Try to use this 2 pipeline rules.
I assume, that you have email addresses extracted in field recipients
First one (step 1) clean unnecesery chars ["] from recipient field, split values with comma, extract first email, extract domain, compare with lookup table, setup field internal (true/false)
rule "email jsonarray 1.1"
when
has_field("recipients") AND contains(to_string($message.recipients), "@")
then
// Remove unneccesary strings []" from array field
let fix_strings = regex_replace("(\\[|\"|\\])", to_string($message.recipients), "");
// Split email addresses
let split_emails = split(",", fix_strings);
// Join emails without first one (from second to last)
let join_emails = join(split_emails, ",", 1, -1);
// Save it to temporaty field (used also in second pipeline rule condition)
set_field("recipients_tmp", join_emails);
// Extract domain from first email address
let extract_domain = regex("@(.*)$", to_string(split_emails[0]));
// Lookup domain in CSV - "email_domains" = name of lookup table
let lookup_internal = lookup_value("email_domains", extract_domain["0"]);
set_field("internal", to_bool(lookup_internal));
end
Second pipeline rule do similar to first one, and use temporary field recipients_tmp as input field.
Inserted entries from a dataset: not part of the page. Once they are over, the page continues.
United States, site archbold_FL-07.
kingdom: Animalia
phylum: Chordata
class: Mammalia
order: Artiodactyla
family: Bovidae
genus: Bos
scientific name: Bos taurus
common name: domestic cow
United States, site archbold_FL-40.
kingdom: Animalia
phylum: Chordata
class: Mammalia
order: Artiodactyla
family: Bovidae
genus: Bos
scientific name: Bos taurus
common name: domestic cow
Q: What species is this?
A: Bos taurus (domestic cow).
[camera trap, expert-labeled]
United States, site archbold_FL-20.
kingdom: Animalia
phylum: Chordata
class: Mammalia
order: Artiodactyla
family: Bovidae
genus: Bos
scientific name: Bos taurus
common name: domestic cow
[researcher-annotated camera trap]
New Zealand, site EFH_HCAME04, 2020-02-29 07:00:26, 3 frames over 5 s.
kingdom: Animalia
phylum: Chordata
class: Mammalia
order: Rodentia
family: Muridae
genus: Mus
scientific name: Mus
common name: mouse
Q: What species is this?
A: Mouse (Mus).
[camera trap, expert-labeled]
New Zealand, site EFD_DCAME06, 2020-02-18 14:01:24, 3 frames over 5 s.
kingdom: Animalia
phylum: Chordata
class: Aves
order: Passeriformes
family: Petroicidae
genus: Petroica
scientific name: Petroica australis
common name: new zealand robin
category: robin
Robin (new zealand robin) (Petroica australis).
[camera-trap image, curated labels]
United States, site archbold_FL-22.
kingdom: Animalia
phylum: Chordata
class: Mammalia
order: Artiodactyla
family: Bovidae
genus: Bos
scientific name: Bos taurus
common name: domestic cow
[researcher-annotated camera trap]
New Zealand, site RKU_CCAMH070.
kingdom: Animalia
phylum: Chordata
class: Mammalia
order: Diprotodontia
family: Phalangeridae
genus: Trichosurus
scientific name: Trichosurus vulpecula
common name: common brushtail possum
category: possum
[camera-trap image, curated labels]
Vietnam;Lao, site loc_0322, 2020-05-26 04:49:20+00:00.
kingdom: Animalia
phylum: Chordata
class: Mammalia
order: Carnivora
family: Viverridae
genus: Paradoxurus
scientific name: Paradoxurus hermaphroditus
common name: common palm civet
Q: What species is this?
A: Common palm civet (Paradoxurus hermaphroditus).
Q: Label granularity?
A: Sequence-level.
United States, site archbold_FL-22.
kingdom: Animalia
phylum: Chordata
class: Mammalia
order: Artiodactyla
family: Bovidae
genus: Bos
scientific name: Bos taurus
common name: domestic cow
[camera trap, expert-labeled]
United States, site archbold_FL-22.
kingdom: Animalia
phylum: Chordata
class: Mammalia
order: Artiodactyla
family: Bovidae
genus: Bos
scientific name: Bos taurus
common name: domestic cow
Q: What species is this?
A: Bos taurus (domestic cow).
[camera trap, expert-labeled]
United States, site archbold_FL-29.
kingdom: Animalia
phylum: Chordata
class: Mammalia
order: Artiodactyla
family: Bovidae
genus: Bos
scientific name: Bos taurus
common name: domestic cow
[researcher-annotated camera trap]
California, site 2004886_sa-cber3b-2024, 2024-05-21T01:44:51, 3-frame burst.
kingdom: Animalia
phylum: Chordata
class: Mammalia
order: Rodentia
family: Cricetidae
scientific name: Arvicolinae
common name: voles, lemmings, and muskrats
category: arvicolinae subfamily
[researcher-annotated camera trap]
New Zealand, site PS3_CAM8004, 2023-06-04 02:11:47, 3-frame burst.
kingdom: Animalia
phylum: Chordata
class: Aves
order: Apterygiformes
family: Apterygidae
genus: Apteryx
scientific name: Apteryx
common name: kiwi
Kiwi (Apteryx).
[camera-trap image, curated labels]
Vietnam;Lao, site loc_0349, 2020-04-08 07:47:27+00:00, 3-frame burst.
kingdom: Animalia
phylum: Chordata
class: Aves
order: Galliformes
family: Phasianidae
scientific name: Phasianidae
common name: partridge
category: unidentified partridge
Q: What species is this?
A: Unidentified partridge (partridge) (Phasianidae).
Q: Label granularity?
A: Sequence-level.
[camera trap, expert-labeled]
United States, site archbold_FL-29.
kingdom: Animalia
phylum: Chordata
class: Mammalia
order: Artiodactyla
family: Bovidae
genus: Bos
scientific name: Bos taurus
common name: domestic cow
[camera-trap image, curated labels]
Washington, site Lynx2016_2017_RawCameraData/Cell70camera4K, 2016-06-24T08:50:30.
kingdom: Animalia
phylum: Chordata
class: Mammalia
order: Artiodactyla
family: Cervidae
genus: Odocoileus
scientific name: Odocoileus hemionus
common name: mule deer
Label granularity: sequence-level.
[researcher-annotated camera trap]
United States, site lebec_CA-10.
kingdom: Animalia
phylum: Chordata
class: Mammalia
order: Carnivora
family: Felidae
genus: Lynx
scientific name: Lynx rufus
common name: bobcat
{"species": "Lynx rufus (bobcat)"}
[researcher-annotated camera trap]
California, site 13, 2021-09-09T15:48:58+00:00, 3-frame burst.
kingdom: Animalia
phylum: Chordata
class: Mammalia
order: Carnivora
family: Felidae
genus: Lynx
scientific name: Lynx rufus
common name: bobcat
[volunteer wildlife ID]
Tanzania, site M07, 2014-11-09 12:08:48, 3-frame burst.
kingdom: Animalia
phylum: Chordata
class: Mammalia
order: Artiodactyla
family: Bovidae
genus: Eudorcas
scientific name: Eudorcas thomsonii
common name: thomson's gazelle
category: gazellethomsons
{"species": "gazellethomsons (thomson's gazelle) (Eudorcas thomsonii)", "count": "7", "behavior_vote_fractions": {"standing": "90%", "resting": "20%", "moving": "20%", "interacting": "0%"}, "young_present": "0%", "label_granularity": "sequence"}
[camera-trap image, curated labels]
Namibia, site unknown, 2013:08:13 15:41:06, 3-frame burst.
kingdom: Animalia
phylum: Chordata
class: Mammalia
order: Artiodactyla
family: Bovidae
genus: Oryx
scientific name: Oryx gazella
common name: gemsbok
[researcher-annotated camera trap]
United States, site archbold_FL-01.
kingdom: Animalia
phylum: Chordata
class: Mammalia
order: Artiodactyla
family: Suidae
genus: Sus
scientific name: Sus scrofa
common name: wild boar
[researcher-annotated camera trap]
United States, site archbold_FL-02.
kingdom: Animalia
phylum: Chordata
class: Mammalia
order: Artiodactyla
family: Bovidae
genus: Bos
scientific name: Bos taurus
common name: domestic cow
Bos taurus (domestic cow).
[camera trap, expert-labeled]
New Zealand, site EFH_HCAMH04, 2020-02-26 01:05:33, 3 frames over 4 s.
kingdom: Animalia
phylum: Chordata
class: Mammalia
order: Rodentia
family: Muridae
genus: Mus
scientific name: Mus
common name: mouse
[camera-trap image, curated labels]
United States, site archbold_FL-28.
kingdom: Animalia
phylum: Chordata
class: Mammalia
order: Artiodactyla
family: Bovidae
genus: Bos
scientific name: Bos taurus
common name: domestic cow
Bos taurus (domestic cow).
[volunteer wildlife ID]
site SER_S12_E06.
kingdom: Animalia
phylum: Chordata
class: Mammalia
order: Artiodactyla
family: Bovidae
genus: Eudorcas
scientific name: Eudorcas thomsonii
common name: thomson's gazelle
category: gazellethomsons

It’s run only when internal=false and field contains @ (so it will run until find first internal domain). Instead of join (to create field recipeints_tmp) this pipeline rule uses regex_replace
, due to graylog can’t store empty string in field. So if it will be use join as first rule, it will run much more times than expected.
rule "email jsonarray 1.2"
when
has_field("recipients_tmp") AND contains(to_string($message.recipients_tmp), "@") AND to_bool($message.internal2) == false
then
// Split email addresses
let split_emails = split(",", to_string($message.recipients_tmp));
// Replace first email with |
let replace_first = regex_replace("^[^,]+[,]{0,1}", to_string($message.recipients_tmp), "|");
// Save remaining emails to temporaty field
set_field("recipients_tmp", to_string(replace_first));
// Extract domain from first email address
let extract_domain = regex("@(.*)$", to_string(split_emails[0]));
// Lookup domain in CSV - "email_domains" = name of lookup table
let lookup_internal = lookup_value("email_domains", extract_domain["0"]);
set_field("internal2", to_bool(lookup_internal));
end
How to use:
- Create lookup table
email_domains
with Default single value
to false (string). Create CSV file and rows should include only local domains, not external. If not included in CSV, all other domains will be theated as external (internal = false) => Default single value
. Use quotes in CSV, it’s necessary in graylog.
Format of CSV:
"domain","internal"
"mycompany.com","true"
- Create new pipeline
- Assign pipeline rule
email jsonarray 1.1
to step 1
- Create as many steps (2 and more) as propable max number of recipients in array (5-10 e.g. or more)
- Assign pipeline rule
email jsonarray 1.2
to all step from 2 to number of steps created in point 4
- Done
Pipeline rules will process all email addresses in json array field, and stop after first internal domain.